Helmholtz Association

Structural secrets of storage media

Physicists at the Forschungszentrum Jülich have explained the structure and processes in materials that form the memory of rewritable optical storage media, such as DVD-RAM and Blu-ray discs. Only the underlying principle was clear. The material can be switched selectively with a laser writing head from an ordered, crystalline form into a disordered state and back. These processes are accompanied by changes in reflectivity, which can be measured by laser. “The rearrangement of the atoms lasts only a few nanoseconds, i.e. is extremely fast. We asked ourselves what sort of structure makes this possible,” explains Dr. Robert Jones.

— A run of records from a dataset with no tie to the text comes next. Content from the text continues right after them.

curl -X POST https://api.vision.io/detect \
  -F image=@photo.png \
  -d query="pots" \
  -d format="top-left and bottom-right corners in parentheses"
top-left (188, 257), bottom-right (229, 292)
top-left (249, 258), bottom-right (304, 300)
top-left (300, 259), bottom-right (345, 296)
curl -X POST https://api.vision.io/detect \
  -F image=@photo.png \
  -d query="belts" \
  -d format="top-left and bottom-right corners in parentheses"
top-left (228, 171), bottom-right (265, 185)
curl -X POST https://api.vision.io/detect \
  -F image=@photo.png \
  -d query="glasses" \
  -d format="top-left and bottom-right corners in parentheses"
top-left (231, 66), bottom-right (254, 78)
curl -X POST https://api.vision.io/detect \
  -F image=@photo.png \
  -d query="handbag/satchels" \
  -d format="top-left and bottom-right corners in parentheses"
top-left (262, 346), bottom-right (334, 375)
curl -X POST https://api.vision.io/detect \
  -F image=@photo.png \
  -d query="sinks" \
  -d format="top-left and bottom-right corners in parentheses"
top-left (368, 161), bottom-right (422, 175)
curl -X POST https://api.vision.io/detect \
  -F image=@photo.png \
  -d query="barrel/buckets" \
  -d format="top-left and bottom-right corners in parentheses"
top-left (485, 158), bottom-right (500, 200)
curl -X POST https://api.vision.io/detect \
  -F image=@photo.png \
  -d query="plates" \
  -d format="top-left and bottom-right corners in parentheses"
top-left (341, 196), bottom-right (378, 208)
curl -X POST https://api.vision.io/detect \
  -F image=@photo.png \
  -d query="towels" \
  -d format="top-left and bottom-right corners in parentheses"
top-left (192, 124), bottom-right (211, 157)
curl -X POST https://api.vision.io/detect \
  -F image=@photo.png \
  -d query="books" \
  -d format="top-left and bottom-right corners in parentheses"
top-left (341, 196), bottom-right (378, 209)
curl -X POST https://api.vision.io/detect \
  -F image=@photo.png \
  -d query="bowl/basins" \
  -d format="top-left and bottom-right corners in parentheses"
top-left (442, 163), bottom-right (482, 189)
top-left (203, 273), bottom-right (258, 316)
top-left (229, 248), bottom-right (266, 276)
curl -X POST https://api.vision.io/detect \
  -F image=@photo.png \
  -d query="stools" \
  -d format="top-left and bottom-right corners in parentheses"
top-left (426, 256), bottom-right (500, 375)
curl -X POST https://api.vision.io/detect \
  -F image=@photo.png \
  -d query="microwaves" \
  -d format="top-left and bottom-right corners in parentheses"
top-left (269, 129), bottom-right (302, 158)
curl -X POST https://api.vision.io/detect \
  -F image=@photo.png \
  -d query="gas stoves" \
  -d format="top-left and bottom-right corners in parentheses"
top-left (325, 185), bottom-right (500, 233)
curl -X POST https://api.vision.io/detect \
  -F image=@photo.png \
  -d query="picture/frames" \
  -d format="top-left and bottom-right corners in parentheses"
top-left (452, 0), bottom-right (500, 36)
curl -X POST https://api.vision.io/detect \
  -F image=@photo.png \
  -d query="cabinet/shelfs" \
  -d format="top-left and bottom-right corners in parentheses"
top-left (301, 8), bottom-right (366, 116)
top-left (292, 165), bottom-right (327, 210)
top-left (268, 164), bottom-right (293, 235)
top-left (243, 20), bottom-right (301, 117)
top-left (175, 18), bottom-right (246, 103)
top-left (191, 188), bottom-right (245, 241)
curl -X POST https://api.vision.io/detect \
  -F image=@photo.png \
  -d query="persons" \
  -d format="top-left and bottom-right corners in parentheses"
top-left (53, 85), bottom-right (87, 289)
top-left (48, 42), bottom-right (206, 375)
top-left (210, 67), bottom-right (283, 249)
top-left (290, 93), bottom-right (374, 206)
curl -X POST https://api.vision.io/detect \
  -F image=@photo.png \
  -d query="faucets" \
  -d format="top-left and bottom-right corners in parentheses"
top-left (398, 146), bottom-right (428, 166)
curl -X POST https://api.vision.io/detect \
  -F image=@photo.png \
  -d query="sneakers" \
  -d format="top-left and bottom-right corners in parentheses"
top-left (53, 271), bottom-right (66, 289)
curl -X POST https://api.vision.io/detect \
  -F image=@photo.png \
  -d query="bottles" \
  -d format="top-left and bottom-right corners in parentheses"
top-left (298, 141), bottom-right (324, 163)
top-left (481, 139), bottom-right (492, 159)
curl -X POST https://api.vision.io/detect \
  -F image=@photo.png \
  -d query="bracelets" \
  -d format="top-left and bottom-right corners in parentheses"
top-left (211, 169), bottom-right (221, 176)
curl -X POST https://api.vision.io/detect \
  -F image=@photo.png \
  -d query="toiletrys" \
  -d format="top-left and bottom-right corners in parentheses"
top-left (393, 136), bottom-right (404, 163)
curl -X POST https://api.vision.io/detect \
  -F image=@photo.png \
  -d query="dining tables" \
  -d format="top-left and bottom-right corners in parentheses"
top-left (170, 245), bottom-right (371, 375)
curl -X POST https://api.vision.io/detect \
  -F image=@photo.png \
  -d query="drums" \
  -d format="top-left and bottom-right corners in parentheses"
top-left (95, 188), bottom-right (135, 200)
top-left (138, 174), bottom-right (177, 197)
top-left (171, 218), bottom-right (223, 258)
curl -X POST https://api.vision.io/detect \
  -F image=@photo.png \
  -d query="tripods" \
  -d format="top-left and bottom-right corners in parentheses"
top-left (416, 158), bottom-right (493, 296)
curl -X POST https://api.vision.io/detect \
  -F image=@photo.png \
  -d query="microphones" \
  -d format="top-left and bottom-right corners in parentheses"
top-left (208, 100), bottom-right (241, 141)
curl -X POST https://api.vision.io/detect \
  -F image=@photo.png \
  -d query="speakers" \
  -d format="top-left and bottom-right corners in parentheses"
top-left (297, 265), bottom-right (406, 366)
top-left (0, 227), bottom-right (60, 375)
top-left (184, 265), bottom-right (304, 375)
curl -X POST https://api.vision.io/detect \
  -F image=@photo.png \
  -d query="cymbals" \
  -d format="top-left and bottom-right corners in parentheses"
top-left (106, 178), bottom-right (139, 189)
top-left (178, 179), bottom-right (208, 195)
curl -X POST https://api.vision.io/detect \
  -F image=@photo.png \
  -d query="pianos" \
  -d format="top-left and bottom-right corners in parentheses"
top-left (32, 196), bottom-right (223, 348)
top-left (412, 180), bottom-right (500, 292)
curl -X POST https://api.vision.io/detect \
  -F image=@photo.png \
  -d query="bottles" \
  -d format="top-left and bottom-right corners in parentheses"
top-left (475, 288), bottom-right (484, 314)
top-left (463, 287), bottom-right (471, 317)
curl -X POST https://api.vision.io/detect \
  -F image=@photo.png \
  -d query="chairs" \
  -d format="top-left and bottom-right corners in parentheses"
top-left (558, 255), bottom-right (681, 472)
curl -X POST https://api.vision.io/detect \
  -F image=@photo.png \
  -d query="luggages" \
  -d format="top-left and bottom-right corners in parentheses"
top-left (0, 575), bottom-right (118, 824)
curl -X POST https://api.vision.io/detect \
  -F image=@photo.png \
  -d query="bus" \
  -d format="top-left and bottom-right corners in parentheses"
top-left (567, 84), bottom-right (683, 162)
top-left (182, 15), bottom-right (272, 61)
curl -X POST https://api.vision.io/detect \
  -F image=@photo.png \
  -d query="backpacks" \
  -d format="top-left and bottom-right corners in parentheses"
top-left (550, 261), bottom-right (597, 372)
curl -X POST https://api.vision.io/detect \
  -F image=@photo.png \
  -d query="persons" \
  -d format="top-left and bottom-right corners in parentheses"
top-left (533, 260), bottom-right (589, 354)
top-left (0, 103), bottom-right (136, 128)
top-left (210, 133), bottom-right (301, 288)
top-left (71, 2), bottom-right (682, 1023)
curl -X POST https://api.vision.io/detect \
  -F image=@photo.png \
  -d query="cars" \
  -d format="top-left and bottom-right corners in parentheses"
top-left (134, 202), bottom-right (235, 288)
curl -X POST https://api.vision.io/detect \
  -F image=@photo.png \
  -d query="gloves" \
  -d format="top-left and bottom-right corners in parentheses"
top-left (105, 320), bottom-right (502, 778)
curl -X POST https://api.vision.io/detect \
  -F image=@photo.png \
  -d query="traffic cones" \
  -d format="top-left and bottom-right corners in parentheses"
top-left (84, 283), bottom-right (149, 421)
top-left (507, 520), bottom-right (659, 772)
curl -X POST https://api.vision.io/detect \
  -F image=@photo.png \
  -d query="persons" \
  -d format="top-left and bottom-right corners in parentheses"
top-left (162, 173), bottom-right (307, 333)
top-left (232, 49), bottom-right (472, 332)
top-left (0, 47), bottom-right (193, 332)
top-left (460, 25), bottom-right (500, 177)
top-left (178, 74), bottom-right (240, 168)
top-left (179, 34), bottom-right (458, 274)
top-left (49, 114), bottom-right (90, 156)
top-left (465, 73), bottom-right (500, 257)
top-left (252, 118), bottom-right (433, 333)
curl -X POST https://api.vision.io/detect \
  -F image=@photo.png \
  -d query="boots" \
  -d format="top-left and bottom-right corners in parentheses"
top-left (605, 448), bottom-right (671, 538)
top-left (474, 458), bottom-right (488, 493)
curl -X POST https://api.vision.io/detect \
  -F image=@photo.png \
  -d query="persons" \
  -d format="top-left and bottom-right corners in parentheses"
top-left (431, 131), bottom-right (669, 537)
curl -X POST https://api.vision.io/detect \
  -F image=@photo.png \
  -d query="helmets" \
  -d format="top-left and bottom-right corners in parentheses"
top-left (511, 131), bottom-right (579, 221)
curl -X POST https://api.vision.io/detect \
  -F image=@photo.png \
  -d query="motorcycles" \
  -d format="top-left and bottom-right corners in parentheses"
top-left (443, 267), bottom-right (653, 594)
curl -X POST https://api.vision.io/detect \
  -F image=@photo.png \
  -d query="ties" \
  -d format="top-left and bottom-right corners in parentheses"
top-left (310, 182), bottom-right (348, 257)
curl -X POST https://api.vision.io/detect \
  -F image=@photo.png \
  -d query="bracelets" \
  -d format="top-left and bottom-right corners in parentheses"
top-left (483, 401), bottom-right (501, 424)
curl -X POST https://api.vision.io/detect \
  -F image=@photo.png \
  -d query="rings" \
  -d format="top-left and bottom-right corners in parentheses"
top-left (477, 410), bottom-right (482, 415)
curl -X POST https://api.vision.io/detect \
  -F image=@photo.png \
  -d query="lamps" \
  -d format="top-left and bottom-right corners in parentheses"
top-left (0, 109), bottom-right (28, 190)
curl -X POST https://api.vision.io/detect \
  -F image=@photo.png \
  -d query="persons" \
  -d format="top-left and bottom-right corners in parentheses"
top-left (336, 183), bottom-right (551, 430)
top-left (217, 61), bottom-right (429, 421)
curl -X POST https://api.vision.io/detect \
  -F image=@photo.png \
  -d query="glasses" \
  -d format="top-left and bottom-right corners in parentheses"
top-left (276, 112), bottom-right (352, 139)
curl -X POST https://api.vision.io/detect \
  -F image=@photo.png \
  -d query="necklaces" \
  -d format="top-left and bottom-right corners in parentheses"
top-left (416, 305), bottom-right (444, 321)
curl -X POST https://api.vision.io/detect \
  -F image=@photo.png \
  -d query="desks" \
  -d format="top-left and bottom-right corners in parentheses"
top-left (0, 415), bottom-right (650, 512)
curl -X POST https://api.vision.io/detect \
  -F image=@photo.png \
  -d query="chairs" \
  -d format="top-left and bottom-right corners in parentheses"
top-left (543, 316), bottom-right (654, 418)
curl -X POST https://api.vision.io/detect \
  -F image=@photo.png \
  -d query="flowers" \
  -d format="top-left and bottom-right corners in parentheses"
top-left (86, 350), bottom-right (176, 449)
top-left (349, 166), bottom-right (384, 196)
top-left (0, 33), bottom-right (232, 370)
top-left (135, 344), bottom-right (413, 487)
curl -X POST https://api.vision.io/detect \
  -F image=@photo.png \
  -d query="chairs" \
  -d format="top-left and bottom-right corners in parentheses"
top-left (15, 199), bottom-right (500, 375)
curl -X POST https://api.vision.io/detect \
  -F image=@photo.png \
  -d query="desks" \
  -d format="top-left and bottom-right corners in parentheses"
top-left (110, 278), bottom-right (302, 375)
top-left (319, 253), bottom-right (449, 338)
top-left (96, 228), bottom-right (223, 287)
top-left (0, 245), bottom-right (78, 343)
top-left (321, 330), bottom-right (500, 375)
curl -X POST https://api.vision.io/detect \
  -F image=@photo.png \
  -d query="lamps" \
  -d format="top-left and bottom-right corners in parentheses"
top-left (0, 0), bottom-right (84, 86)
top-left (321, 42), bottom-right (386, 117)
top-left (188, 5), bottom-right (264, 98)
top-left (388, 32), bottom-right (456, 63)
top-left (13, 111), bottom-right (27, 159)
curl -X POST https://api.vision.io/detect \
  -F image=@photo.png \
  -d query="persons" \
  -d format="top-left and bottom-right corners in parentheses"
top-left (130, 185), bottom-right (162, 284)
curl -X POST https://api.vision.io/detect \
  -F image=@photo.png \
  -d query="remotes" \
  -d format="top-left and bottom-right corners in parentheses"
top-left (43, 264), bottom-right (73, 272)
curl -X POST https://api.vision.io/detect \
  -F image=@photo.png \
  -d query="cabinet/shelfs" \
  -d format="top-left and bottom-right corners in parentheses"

Jones and his team carried out simulations on the supercomputer JUGENE to find out what occurs when molten DVD material cools into an amorphous mass, as happens when information is written. They adjusted their model sequentially using measurements of the crystal structures which Japanese colleagues had made on the synchrotron SPring-8. The supercomputer JUGENE calculated the position and motion of 460 atoms during the 0.3 nanoseconds of the cooling phase. The computation took a total of four months. The results provide insights that no microscope can supply. Ring-like structures comprising four atoms are decisive for the rapid switching, and they occur in both the amorphous and the crystalline material. The presence of cavities is also important, so that the building blocks can rearrange quickly without breaking too many atomic bonds. “With this insight, we can approach the material design of new storage media much more systematically,” says Jones.